A 1982 statute makes it a crime for people with authorized access to classified information to knowingly identify covert agents. If officials learned the information solely from reporters rather than from confidential files, they probably did not violate the law. Even if they came to know the information in both ways, the fact that it was in public circulation would suggest that it was not particularly secret.

That’s not quite true. This characterization by the Times fails to report the duties assigned to individuals, like Karl Rove, who receive national security clearance. Administration officials who are given the national security clearance to receive classified information are required to sign the “Classified Information Nondisclosure Agreement,” also known as the “SF 312.” The SF 312 Briefing Booklet helps answer questions about the practices and procedures that should be followed by individuals given top national security clearance. Here’s what question #19 in that booklet says:

Question 19: If information that a signer of the SF 312 knows to have been classified appears in a public source, for example, in a newspaper article, may the signer assume that the information has been declassified and disseminate it elsewhere?

Answer: No. Information remains classified until it has been officially declassified. Its disclosure in a public source does not declassify the information. Of course, merely quoting the public source in the abstract is not a second unauthorized disclosure. However, before disseminating the information elsewhere or confirming the accuracy of what appears in the public source, the signer of the SF 312 must confirm through an authorized official that the information has, in fact, been declassified. If it has not, further dissemination of the information or confirmation of its accuracy is also an unauthorized disclosure.

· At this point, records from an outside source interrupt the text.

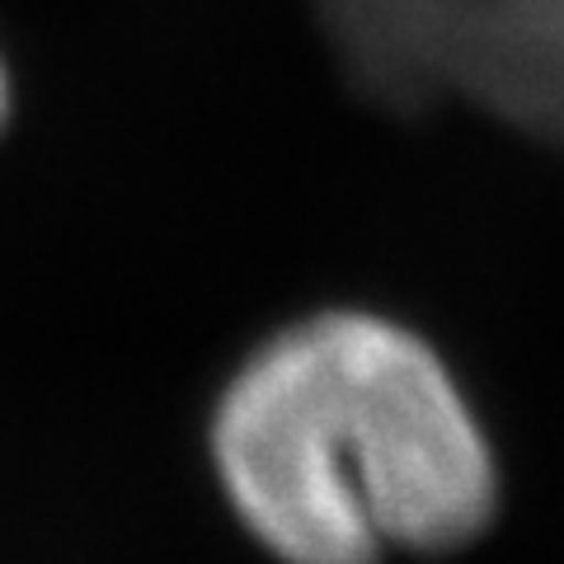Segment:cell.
I'll return each instance as SVG.
<instances>
[{
	"label": "cell",
	"instance_id": "1",
	"mask_svg": "<svg viewBox=\"0 0 564 564\" xmlns=\"http://www.w3.org/2000/svg\"><path fill=\"white\" fill-rule=\"evenodd\" d=\"M221 499L278 564L456 555L499 513L475 404L423 334L367 306L273 329L207 423Z\"/></svg>",
	"mask_w": 564,
	"mask_h": 564
},
{
	"label": "cell",
	"instance_id": "2",
	"mask_svg": "<svg viewBox=\"0 0 564 564\" xmlns=\"http://www.w3.org/2000/svg\"><path fill=\"white\" fill-rule=\"evenodd\" d=\"M10 109H14V80H10L6 57H0V132H6V122H10Z\"/></svg>",
	"mask_w": 564,
	"mask_h": 564
}]
</instances>
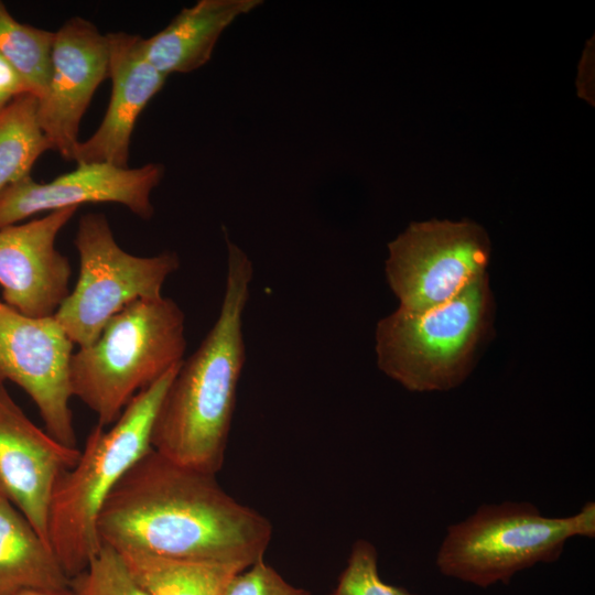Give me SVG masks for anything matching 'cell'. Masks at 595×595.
Returning <instances> with one entry per match:
<instances>
[{
	"label": "cell",
	"instance_id": "obj_1",
	"mask_svg": "<svg viewBox=\"0 0 595 595\" xmlns=\"http://www.w3.org/2000/svg\"><path fill=\"white\" fill-rule=\"evenodd\" d=\"M98 533L115 549L247 569L263 559L272 526L225 491L216 475L182 466L151 447L107 497Z\"/></svg>",
	"mask_w": 595,
	"mask_h": 595
},
{
	"label": "cell",
	"instance_id": "obj_2",
	"mask_svg": "<svg viewBox=\"0 0 595 595\" xmlns=\"http://www.w3.org/2000/svg\"><path fill=\"white\" fill-rule=\"evenodd\" d=\"M226 283L217 320L183 360L159 405L151 447L188 468L216 475L224 463L246 361L244 313L253 277L248 255L226 236Z\"/></svg>",
	"mask_w": 595,
	"mask_h": 595
},
{
	"label": "cell",
	"instance_id": "obj_3",
	"mask_svg": "<svg viewBox=\"0 0 595 595\" xmlns=\"http://www.w3.org/2000/svg\"><path fill=\"white\" fill-rule=\"evenodd\" d=\"M181 364L136 394L109 429L96 424L76 464L57 478L48 508L47 541L69 580L99 552L101 508L122 476L151 448L159 405Z\"/></svg>",
	"mask_w": 595,
	"mask_h": 595
},
{
	"label": "cell",
	"instance_id": "obj_4",
	"mask_svg": "<svg viewBox=\"0 0 595 595\" xmlns=\"http://www.w3.org/2000/svg\"><path fill=\"white\" fill-rule=\"evenodd\" d=\"M185 314L166 296L140 299L116 313L98 338L73 353L69 383L108 428L131 399L184 360Z\"/></svg>",
	"mask_w": 595,
	"mask_h": 595
},
{
	"label": "cell",
	"instance_id": "obj_5",
	"mask_svg": "<svg viewBox=\"0 0 595 595\" xmlns=\"http://www.w3.org/2000/svg\"><path fill=\"white\" fill-rule=\"evenodd\" d=\"M494 307L487 273L431 310L413 313L398 307L377 323L378 368L413 392L459 386L491 332Z\"/></svg>",
	"mask_w": 595,
	"mask_h": 595
},
{
	"label": "cell",
	"instance_id": "obj_6",
	"mask_svg": "<svg viewBox=\"0 0 595 595\" xmlns=\"http://www.w3.org/2000/svg\"><path fill=\"white\" fill-rule=\"evenodd\" d=\"M574 537H595L594 501L564 518L544 517L529 501L484 504L447 527L435 564L445 576L486 588L508 584L538 563L558 561Z\"/></svg>",
	"mask_w": 595,
	"mask_h": 595
},
{
	"label": "cell",
	"instance_id": "obj_7",
	"mask_svg": "<svg viewBox=\"0 0 595 595\" xmlns=\"http://www.w3.org/2000/svg\"><path fill=\"white\" fill-rule=\"evenodd\" d=\"M74 245L78 280L54 317L78 348L93 344L106 323L131 302L162 296L164 282L180 268L173 251L139 257L123 250L101 213L79 218Z\"/></svg>",
	"mask_w": 595,
	"mask_h": 595
},
{
	"label": "cell",
	"instance_id": "obj_8",
	"mask_svg": "<svg viewBox=\"0 0 595 595\" xmlns=\"http://www.w3.org/2000/svg\"><path fill=\"white\" fill-rule=\"evenodd\" d=\"M490 240L472 220L412 223L388 244L387 282L399 309L421 313L442 305L487 273Z\"/></svg>",
	"mask_w": 595,
	"mask_h": 595
},
{
	"label": "cell",
	"instance_id": "obj_9",
	"mask_svg": "<svg viewBox=\"0 0 595 595\" xmlns=\"http://www.w3.org/2000/svg\"><path fill=\"white\" fill-rule=\"evenodd\" d=\"M74 344L53 316L24 315L0 301V383L11 381L34 402L45 431L77 448L69 405Z\"/></svg>",
	"mask_w": 595,
	"mask_h": 595
},
{
	"label": "cell",
	"instance_id": "obj_10",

The answer makes clear that Rove not only had a duty not to disclose the identity of a covert CIA agent, but he also had an affirmative duty prior to confirming Plame’s identity with a reporter to first “confirm through an authorized official that the information has, in fact, been declassified.” Thus, the argument by Rove allies, as reported by CNN, that “Rove was the recipient of information, not a provider” is irrelevant. Instead of saying “I heard that, too,” Rove’s answer to Novak should have been “no comment” when Novak said he heard Plame worked at the CIA. But that answer of course would have prevented him from engaging in the smear campaign against Wilson.